Detection of CD4+IFN-γ+, CD4+IL-4+ T lymphocytes
To further determine the levels of CD4+IFN-γ+, CD4+IL-4+ T lymphocyte subsets, cells treated in 2.7 were fixed with 500 μL of 4% FA for 20 min in the dark, ruptured with 1 mL of Permeabilization Wash Buffer (Bio legend). Then the cells were stained with allophycocyanin (APC) conjugated anti-mouse IFN-γ antibody (0.8 μg/sample), phycoerythrin (PE) conjugated anti-mouse IL-4 antibody (0.2 μg/sample) (Biolegend) for 30 min. All samples were stained in triplicate. These samples were analyzed by flow cytometry, and data were analyzed.
Lymphocyte proliferation assay
At 14, 21 and 35 dpi, lymphocytes were isolated randomly from the spleens of three mice in each group. The protocol of lymphocyte isolation from spleen was modified from the previous study [13]. And the lymphocytes were re-suspended in DMEM and adjusted to 1.0×106 /mL. Cells were cultured in 96-well flat-bottom plates for 100μL per well, and stimulated with concanavalin A (ConA, Sigma) with the final concentration of 50 μg/mL and 20μL of inactivated TGEV antigen (1×105 TCID50/mL) in each well, respectively.
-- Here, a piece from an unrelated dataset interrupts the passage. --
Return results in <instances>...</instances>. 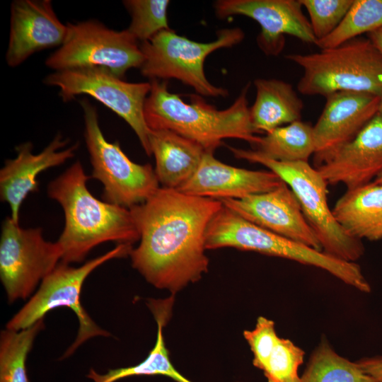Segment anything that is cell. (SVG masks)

DMEM was used as a negative control. All treatments were in triplicate. The plates were incubated at 37°C for 20 h, and then added methylthiazoltetrazolium (MTT) (5 mg/mL) with 10 μL/well, and incubated the cells further at 37°C for 4 h. 100 μL of 10% dimethyl sulfoxide (DMSO, Solarbio) was added to stop the reaction. The OD492 value of the solution was determined. The stimulation index (SI) was calculated with the following formula: SI = (OD sample well − OD blank well)/(OD negative well − OD blank well).
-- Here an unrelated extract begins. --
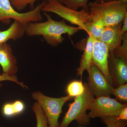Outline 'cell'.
Wrapping results in <instances>:
<instances>
[{"mask_svg": "<svg viewBox=\"0 0 127 127\" xmlns=\"http://www.w3.org/2000/svg\"><path fill=\"white\" fill-rule=\"evenodd\" d=\"M43 14L46 17L47 21L28 23L25 30V34L27 36H41L48 45L56 47L65 40L62 36L63 34H67L71 36L81 30L79 27L67 25L64 20H54L47 12H43Z\"/></svg>", "mask_w": 127, "mask_h": 127, "instance_id": "cell-1", "label": "cell"}, {"mask_svg": "<svg viewBox=\"0 0 127 127\" xmlns=\"http://www.w3.org/2000/svg\"><path fill=\"white\" fill-rule=\"evenodd\" d=\"M88 6L92 20L100 21L105 27L122 23L127 14V0L90 2Z\"/></svg>", "mask_w": 127, "mask_h": 127, "instance_id": "cell-2", "label": "cell"}, {"mask_svg": "<svg viewBox=\"0 0 127 127\" xmlns=\"http://www.w3.org/2000/svg\"><path fill=\"white\" fill-rule=\"evenodd\" d=\"M84 93L74 97V101L69 104L68 111L66 113L59 127H68L70 124L76 120L79 126L89 125L91 118L87 113L89 105L94 100L87 83H84Z\"/></svg>", "mask_w": 127, "mask_h": 127, "instance_id": "cell-3", "label": "cell"}, {"mask_svg": "<svg viewBox=\"0 0 127 127\" xmlns=\"http://www.w3.org/2000/svg\"><path fill=\"white\" fill-rule=\"evenodd\" d=\"M45 4L42 9L43 12H52L79 27L86 32L92 21L89 11L82 8L81 10L69 9L59 3L58 0H46Z\"/></svg>", "mask_w": 127, "mask_h": 127, "instance_id": "cell-4", "label": "cell"}, {"mask_svg": "<svg viewBox=\"0 0 127 127\" xmlns=\"http://www.w3.org/2000/svg\"><path fill=\"white\" fill-rule=\"evenodd\" d=\"M46 2V0H44L34 9L27 12L20 13L12 7L10 0H0V22L8 25L11 19H13L18 21L26 27L31 22H41L43 19L41 14L42 9Z\"/></svg>", "mask_w": 127, "mask_h": 127, "instance_id": "cell-5", "label": "cell"}, {"mask_svg": "<svg viewBox=\"0 0 127 127\" xmlns=\"http://www.w3.org/2000/svg\"><path fill=\"white\" fill-rule=\"evenodd\" d=\"M32 97L41 107L47 119L49 127H59L58 120L63 107L67 102L73 98L68 95L59 98L50 97L39 91L32 93Z\"/></svg>", "mask_w": 127, "mask_h": 127, "instance_id": "cell-6", "label": "cell"}, {"mask_svg": "<svg viewBox=\"0 0 127 127\" xmlns=\"http://www.w3.org/2000/svg\"><path fill=\"white\" fill-rule=\"evenodd\" d=\"M126 107L127 104H122L110 97H98L89 105L88 109L90 112L88 115L91 119L117 117L121 110Z\"/></svg>", "mask_w": 127, "mask_h": 127, "instance_id": "cell-7", "label": "cell"}, {"mask_svg": "<svg viewBox=\"0 0 127 127\" xmlns=\"http://www.w3.org/2000/svg\"><path fill=\"white\" fill-rule=\"evenodd\" d=\"M88 74L87 83L92 94L96 97H110L114 88L108 81L100 69L92 63Z\"/></svg>", "mask_w": 127, "mask_h": 127, "instance_id": "cell-8", "label": "cell"}, {"mask_svg": "<svg viewBox=\"0 0 127 127\" xmlns=\"http://www.w3.org/2000/svg\"><path fill=\"white\" fill-rule=\"evenodd\" d=\"M109 51L106 45L102 42L94 39L92 63L101 71L108 81L112 85V78L108 70Z\"/></svg>", "mask_w": 127, "mask_h": 127, "instance_id": "cell-9", "label": "cell"}, {"mask_svg": "<svg viewBox=\"0 0 127 127\" xmlns=\"http://www.w3.org/2000/svg\"><path fill=\"white\" fill-rule=\"evenodd\" d=\"M108 67L112 84L118 87L127 83V61L115 56L113 52H109Z\"/></svg>", "mask_w": 127, "mask_h": 127, "instance_id": "cell-10", "label": "cell"}, {"mask_svg": "<svg viewBox=\"0 0 127 127\" xmlns=\"http://www.w3.org/2000/svg\"><path fill=\"white\" fill-rule=\"evenodd\" d=\"M17 63L11 46L7 43L0 45V65L3 73L10 77L15 76L18 71Z\"/></svg>", "mask_w": 127, "mask_h": 127, "instance_id": "cell-11", "label": "cell"}, {"mask_svg": "<svg viewBox=\"0 0 127 127\" xmlns=\"http://www.w3.org/2000/svg\"><path fill=\"white\" fill-rule=\"evenodd\" d=\"M122 23L105 27L98 40L106 45L109 52H113L122 44L123 34L121 32Z\"/></svg>", "mask_w": 127, "mask_h": 127, "instance_id": "cell-12", "label": "cell"}, {"mask_svg": "<svg viewBox=\"0 0 127 127\" xmlns=\"http://www.w3.org/2000/svg\"><path fill=\"white\" fill-rule=\"evenodd\" d=\"M26 28L18 21L14 20L7 30L0 31V45L10 40L16 41L22 38L25 34Z\"/></svg>", "mask_w": 127, "mask_h": 127, "instance_id": "cell-13", "label": "cell"}, {"mask_svg": "<svg viewBox=\"0 0 127 127\" xmlns=\"http://www.w3.org/2000/svg\"><path fill=\"white\" fill-rule=\"evenodd\" d=\"M94 41V39L92 36L89 35L86 47L80 60L79 67L76 69L77 74L78 76H81L82 77L84 71L86 70L88 73H89L90 66L92 63Z\"/></svg>", "mask_w": 127, "mask_h": 127, "instance_id": "cell-14", "label": "cell"}, {"mask_svg": "<svg viewBox=\"0 0 127 127\" xmlns=\"http://www.w3.org/2000/svg\"><path fill=\"white\" fill-rule=\"evenodd\" d=\"M25 109L24 103L21 100H17L13 102L5 103L2 107L1 112L4 117L11 118L22 113Z\"/></svg>", "mask_w": 127, "mask_h": 127, "instance_id": "cell-15", "label": "cell"}, {"mask_svg": "<svg viewBox=\"0 0 127 127\" xmlns=\"http://www.w3.org/2000/svg\"><path fill=\"white\" fill-rule=\"evenodd\" d=\"M84 91V84L81 81H73L68 84L66 89L68 96L73 98L81 95Z\"/></svg>", "mask_w": 127, "mask_h": 127, "instance_id": "cell-16", "label": "cell"}, {"mask_svg": "<svg viewBox=\"0 0 127 127\" xmlns=\"http://www.w3.org/2000/svg\"><path fill=\"white\" fill-rule=\"evenodd\" d=\"M105 26L100 21L92 20L87 30L88 35H91L94 39L98 40L100 38Z\"/></svg>", "mask_w": 127, "mask_h": 127, "instance_id": "cell-17", "label": "cell"}, {"mask_svg": "<svg viewBox=\"0 0 127 127\" xmlns=\"http://www.w3.org/2000/svg\"><path fill=\"white\" fill-rule=\"evenodd\" d=\"M32 108L35 115L36 127H49L46 117L39 103H34Z\"/></svg>", "mask_w": 127, "mask_h": 127, "instance_id": "cell-18", "label": "cell"}, {"mask_svg": "<svg viewBox=\"0 0 127 127\" xmlns=\"http://www.w3.org/2000/svg\"><path fill=\"white\" fill-rule=\"evenodd\" d=\"M59 3L75 10L82 7L89 11L88 3L89 0H58Z\"/></svg>", "mask_w": 127, "mask_h": 127, "instance_id": "cell-19", "label": "cell"}, {"mask_svg": "<svg viewBox=\"0 0 127 127\" xmlns=\"http://www.w3.org/2000/svg\"><path fill=\"white\" fill-rule=\"evenodd\" d=\"M111 95L115 97V99L119 102L122 104H127V83L121 84L116 88H114Z\"/></svg>", "mask_w": 127, "mask_h": 127, "instance_id": "cell-20", "label": "cell"}, {"mask_svg": "<svg viewBox=\"0 0 127 127\" xmlns=\"http://www.w3.org/2000/svg\"><path fill=\"white\" fill-rule=\"evenodd\" d=\"M113 53L115 56L127 61V32L123 34L122 44L114 51Z\"/></svg>", "mask_w": 127, "mask_h": 127, "instance_id": "cell-21", "label": "cell"}, {"mask_svg": "<svg viewBox=\"0 0 127 127\" xmlns=\"http://www.w3.org/2000/svg\"><path fill=\"white\" fill-rule=\"evenodd\" d=\"M37 0H10L11 4L14 9L18 11H22L28 5L31 10L34 8L35 2Z\"/></svg>", "mask_w": 127, "mask_h": 127, "instance_id": "cell-22", "label": "cell"}, {"mask_svg": "<svg viewBox=\"0 0 127 127\" xmlns=\"http://www.w3.org/2000/svg\"><path fill=\"white\" fill-rule=\"evenodd\" d=\"M107 127H127V120H119L116 117H106L100 118Z\"/></svg>", "mask_w": 127, "mask_h": 127, "instance_id": "cell-23", "label": "cell"}, {"mask_svg": "<svg viewBox=\"0 0 127 127\" xmlns=\"http://www.w3.org/2000/svg\"><path fill=\"white\" fill-rule=\"evenodd\" d=\"M5 81H11L17 83L18 85H20L22 88L24 87L25 86V85H24L25 84L23 82H21L18 81V78L16 75L15 76L10 77L3 73L1 74L0 71V82Z\"/></svg>", "mask_w": 127, "mask_h": 127, "instance_id": "cell-24", "label": "cell"}, {"mask_svg": "<svg viewBox=\"0 0 127 127\" xmlns=\"http://www.w3.org/2000/svg\"><path fill=\"white\" fill-rule=\"evenodd\" d=\"M116 119L119 120H127V107L121 110Z\"/></svg>", "mask_w": 127, "mask_h": 127, "instance_id": "cell-25", "label": "cell"}, {"mask_svg": "<svg viewBox=\"0 0 127 127\" xmlns=\"http://www.w3.org/2000/svg\"><path fill=\"white\" fill-rule=\"evenodd\" d=\"M121 32L123 34L127 32V14H126L123 20Z\"/></svg>", "mask_w": 127, "mask_h": 127, "instance_id": "cell-26", "label": "cell"}, {"mask_svg": "<svg viewBox=\"0 0 127 127\" xmlns=\"http://www.w3.org/2000/svg\"><path fill=\"white\" fill-rule=\"evenodd\" d=\"M115 0H94V2H96V3H99V2H105V1Z\"/></svg>", "mask_w": 127, "mask_h": 127, "instance_id": "cell-27", "label": "cell"}, {"mask_svg": "<svg viewBox=\"0 0 127 127\" xmlns=\"http://www.w3.org/2000/svg\"><path fill=\"white\" fill-rule=\"evenodd\" d=\"M1 84L0 82V87L1 86Z\"/></svg>", "mask_w": 127, "mask_h": 127, "instance_id": "cell-28", "label": "cell"}, {"mask_svg": "<svg viewBox=\"0 0 127 127\" xmlns=\"http://www.w3.org/2000/svg\"><path fill=\"white\" fill-rule=\"evenodd\" d=\"M0 127H3V126H0Z\"/></svg>", "mask_w": 127, "mask_h": 127, "instance_id": "cell-29", "label": "cell"}, {"mask_svg": "<svg viewBox=\"0 0 127 127\" xmlns=\"http://www.w3.org/2000/svg\"></svg>", "mask_w": 127, "mask_h": 127, "instance_id": "cell-30", "label": "cell"}]
</instances>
Gross pathology and histopathology
At 35 dpi, 3 mice in each group were randomly selected and killed. The major organs which including heart, liver, spleen, lung, kidney, small intestines (jejunum and ileum) and muscles of back that injected with vaccine were examined grossly, and then fixed by 10% formalin for 48 h. To evaluate whether the vaccine had adverse reactions to mice, these fixed tissues were stained with Mayer’s H.E for histopathological examination.
Statistical analysis
Data of the three experimental groups and control group were evaluated by SPSS 17.0 software, and error bars represented standard deviations. The results were unpaired two-way analysis of variance (ANOVA). The results were expressed as mean ± standard deviation (SD), with P-values<0.05, P-values<0.01 and P-values<0.001 considered to be statistically high, significantly high and extremely high, respectively.